Sunday, August 31, 2008

August 30, 2008 - Nusa Lembongan, Bali, Indonesia

We left Gili Air bright and early for the 42 mile run to Nusa Lembongan, a small island off the east coast of Bali. Leaving Gili Air, we wound our way through a huge fleet of local fishing boats. There were literally hundreds of little (approximately 15 foot long) fishing boats, with narrow hulls and two skinny outriggers. These little trimarans were powered by large, colorful sails, which were made out of a patchwork of materials. At some point on our passage from Gili Air, which sits two miles off the coast of Lombok, to Nusa Lembongan, which lies 12 miles from Bali, we crossed the Wallace Line. Please bear with me as I wander off on a tangent here, but Wallace is one of the great unsung heroes of scientific discovery, so indulge me as give him a few props.

Charles Darwin is widely considered the father of evolutionary theory. But frankly, without plagiarizing Wallace, Darwin might never have really understood how evolution worked. Wallace, a geographer working in the East Indies, was a zealous collector of plant, insect, bird and animal specimens. He spent a lot of time ruminating about how so many varieties of species could evolve in one region. Then one night, while suffering from an attack of malaria, bathed in fever sweat, he suddenly understood how new species were created: "there suddenly flashed upon me the idea of the survival of the fittest--that the individuals removed . . . must be, on the whole, inferior to those that survived." Wallace immediately dashed off letters to the boys at the botany club back in jolly old England, telling them what he had come up with.

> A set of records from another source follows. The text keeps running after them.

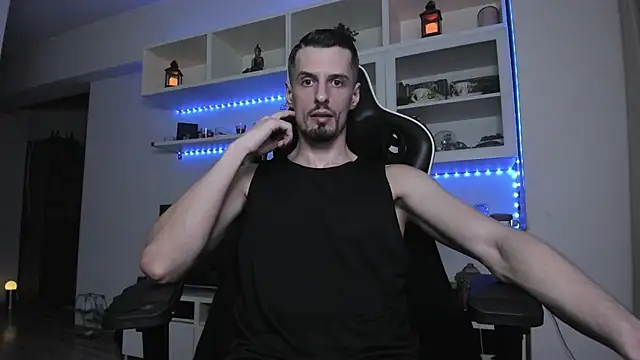 ToddClaytonn online show from 02.09.26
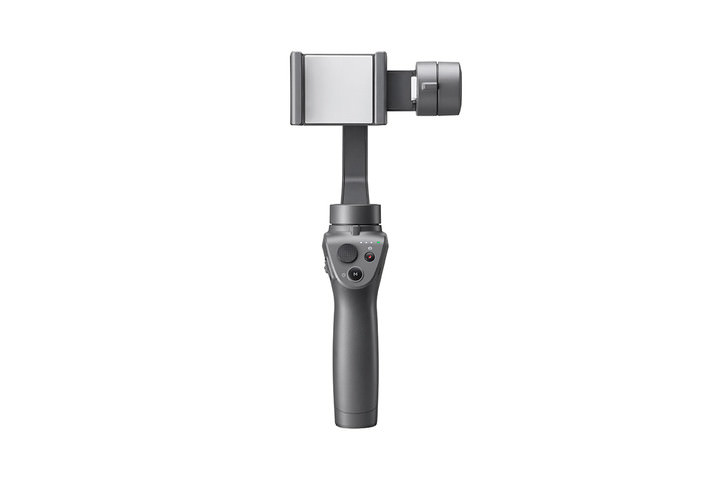 DJI Osmo Mobile 2 - DJI Certified Refurbished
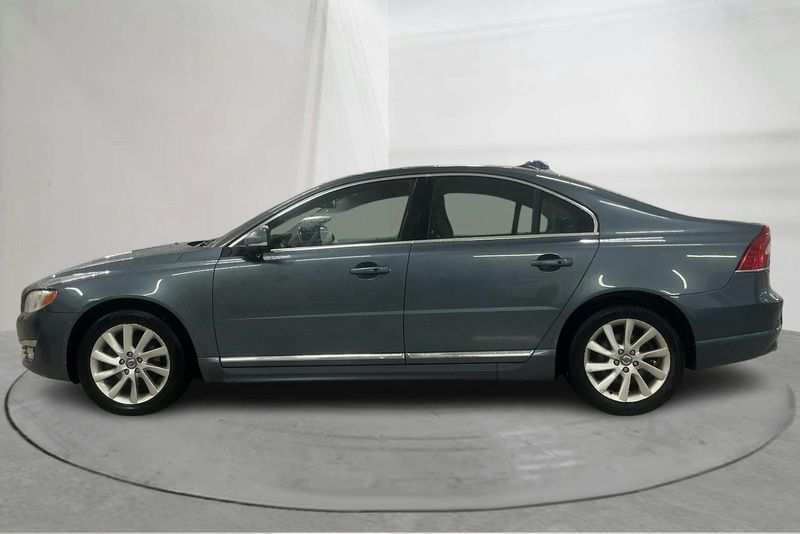 Volvo S80 bild 2
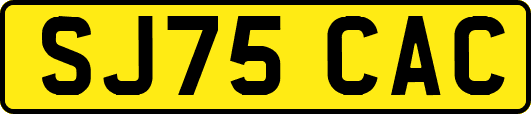 SJ75CAC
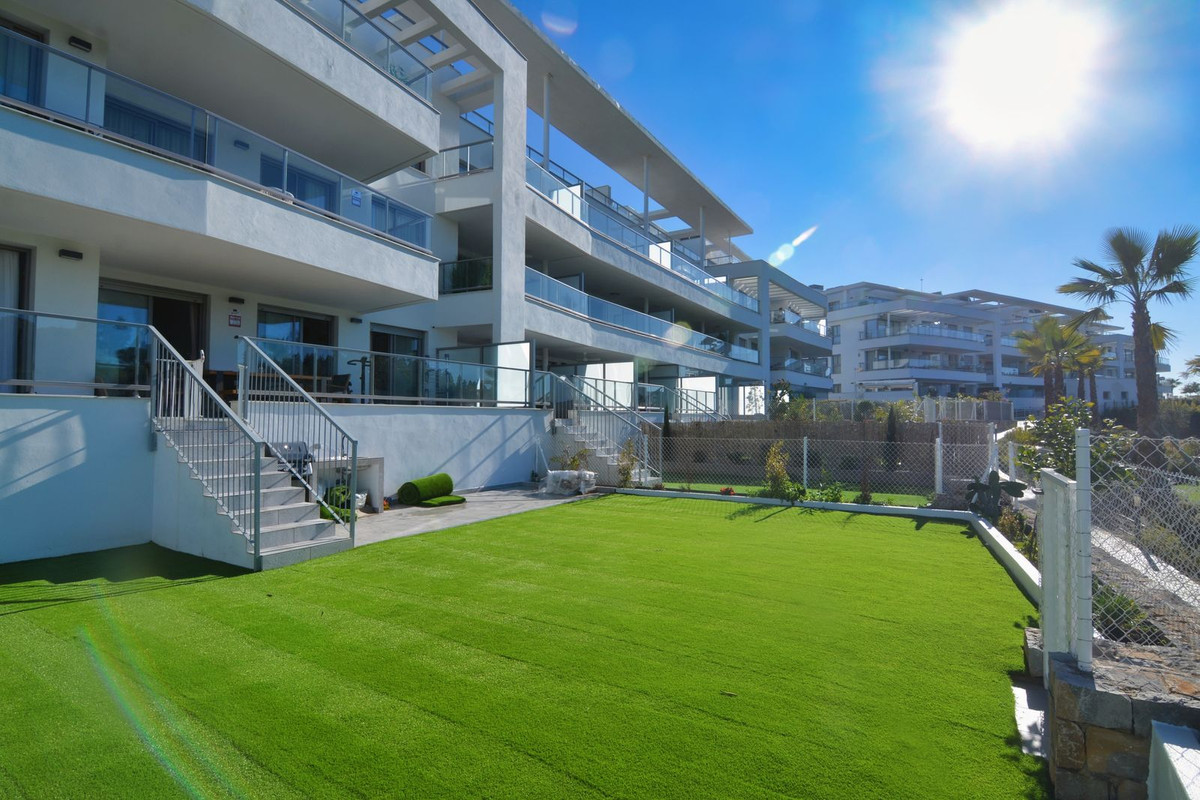 Appartement te koop in El Chaparral | 3 slaapkamers H5257690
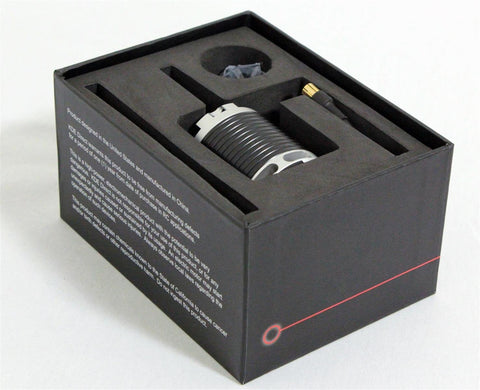 KDE600XF-1100-G3 Brushless Motor for 550/600/650-Class Electric Single-Rotor Series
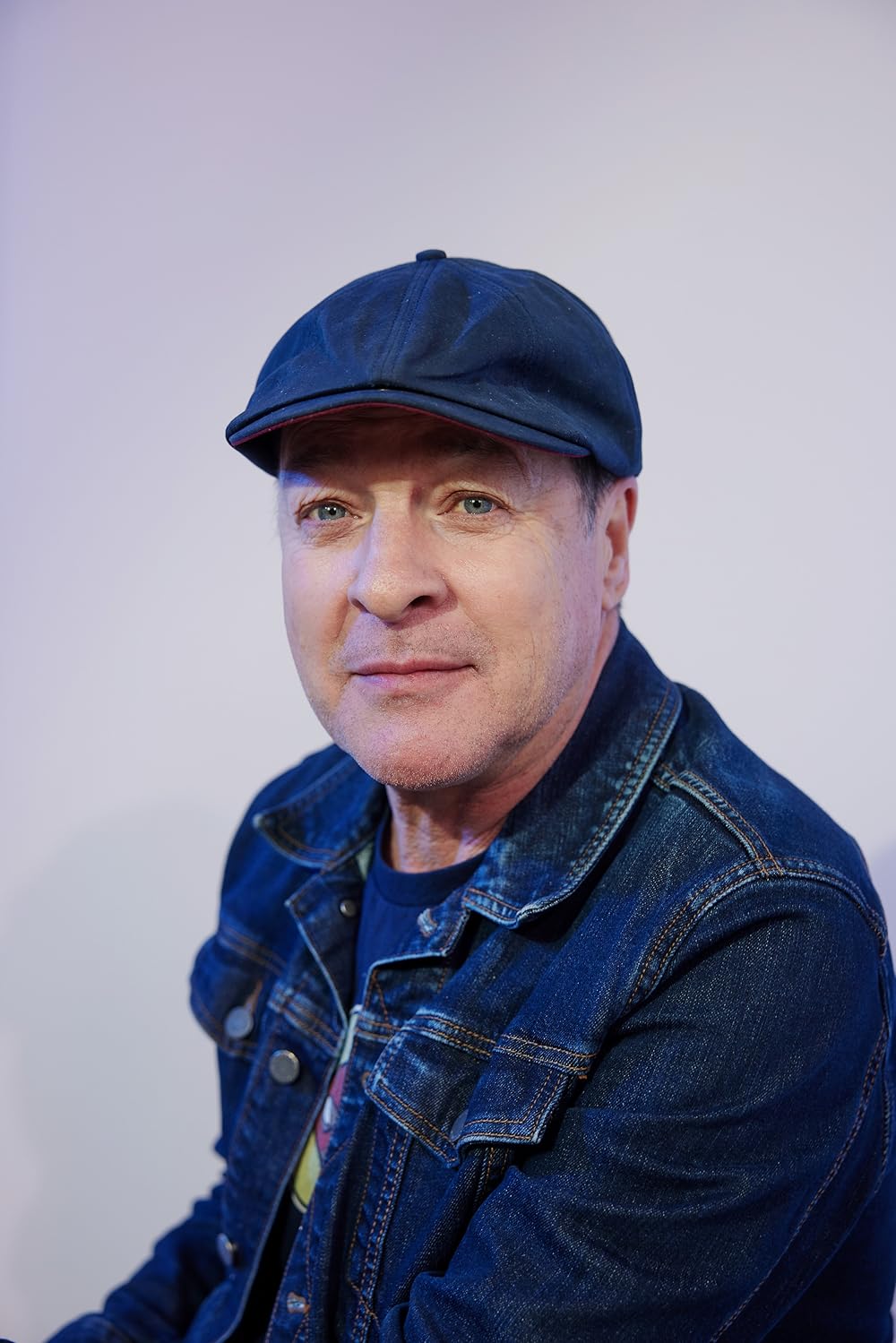 باب تروینو آن را دوست دارد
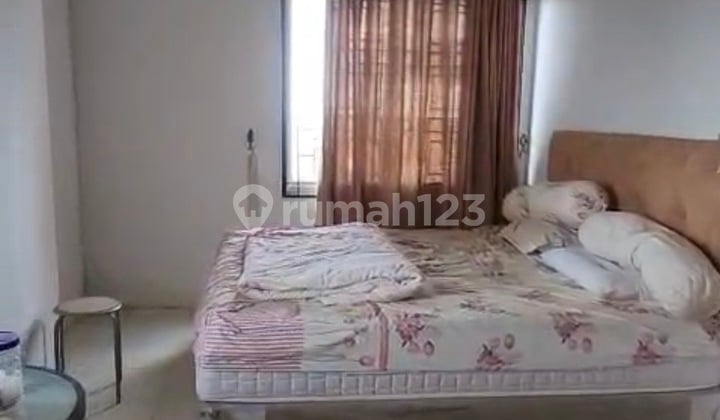 Affordable Apartment in Aston Mediterania Ancol 98M2 Great Location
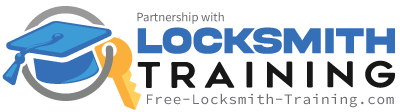 Locksmith Training logo
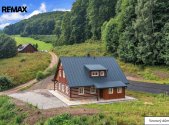 Prodej domu/vily, 166 m²
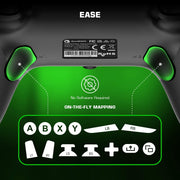 GameSir G7 SE Wired Gaming Controller with Hall Effect Joysticks and Triggers, 3.5mm Audio Jack, Black, Compatible with Xbox Series X|S, Xbox One, Windows 10/11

One of Wallace's letters fell into Darwin's hands, who later acknowledged that Wallace's ideas struck him as "a bolt from the blue," and provided him with the impetus to finish writing his seminal tome, On the Origin of Species, in which Wallace's ideas of "survival of the fittest" and "struggle for existence" are sited as the keys to evolutionary theory. Eventually, some of the boys in the botany club persuaded Darwin to share the credit with Wallace. Darwin grudgingly agreed, but he continued to claim that he had the same idea as Wallace, a few days before he read Wallace's letter, but failed to write it down. Likely story.

Back to the East Indies . . . During Wallace's studies of the flora and fauna of this region, Wallace noted that there seemed to be a line of demarcation, beginning at the mouth of the 15 mile wide strait between Bali and Lombok, stretching north east through the Strait of Macassar, with Borneo on one side of the line and Sulawesi on the other side. On the east (Lombok) side of the line, Wallace found flora and fauna similar to those of Australia, such as possums and platypuses. On the west side of the line Australian plants and animals ceased to appear, and the islands were instead populated with Asian species, such as monkeys and wild cats. Wallace noted that "the contrast is nowhere so abruptly exhibited as on passing from the island of Bali to that of Lombock, where the two regions are in closest proximity. . . . The strait here is 15 miles wide, so that we may pass in two hours from one great division of the earth to another, differing as essentially in their animal life as Europe does from America." Neat stuff.

Nusa Lembongan is a daytrip destination from Bali. From 10:30 to 3:30, the bay is full of people enjoying watersports. We spent the early afternoon passing around a pair of binoculars to watch the antics, while Mata'irea got knocked around by the wake of passing speedboats. There were speedboats towing big yellow inflated bananas, with four people riding on each of them. The banana ride didn't seem complete unless the passengers got dumped in the water at least once. There were speedboats towing parasailors, weaving in and out of the anchored boats. I kept expecting one of the parachute passengers to get skewered on a mast of one of the anchored sailboats, just like those popular Indonesian dishes, chicken and beef sate. But the most mesmerizing ride of all was a red raft, on which two passengers were tied down. The speedboat towing it would get up enough speed to get the raft airborne, like a magic carpet. The speedboat had to navigate through the fleet of anchored boats, while keeping the raft facing into the wind, otherwise it could get caught by a cross breeze and start cartwheeling across the surface of the water. Similar rafts were outlawed in the States a few years ago after they were involved in fatal accidents. We didn't want to watch, but we couldn't tear our eyes away.

Having Suzy on board has been so good for us. Not only does she come up with new dishes to make out of the ship's stores, but she sees familiar (to us) sights through new eyes. It is such a pleasure to watch her experience the sheer joy of a daysail, of spotting her first frigate bird, seeing the unfamiliar constellations of the southern hemisphere sparkling in the night sky, or phosphorescence twinkling in the water. Her excitement reminds us how lucky we are to be able to live a life surrounded by such things and to appreciate them.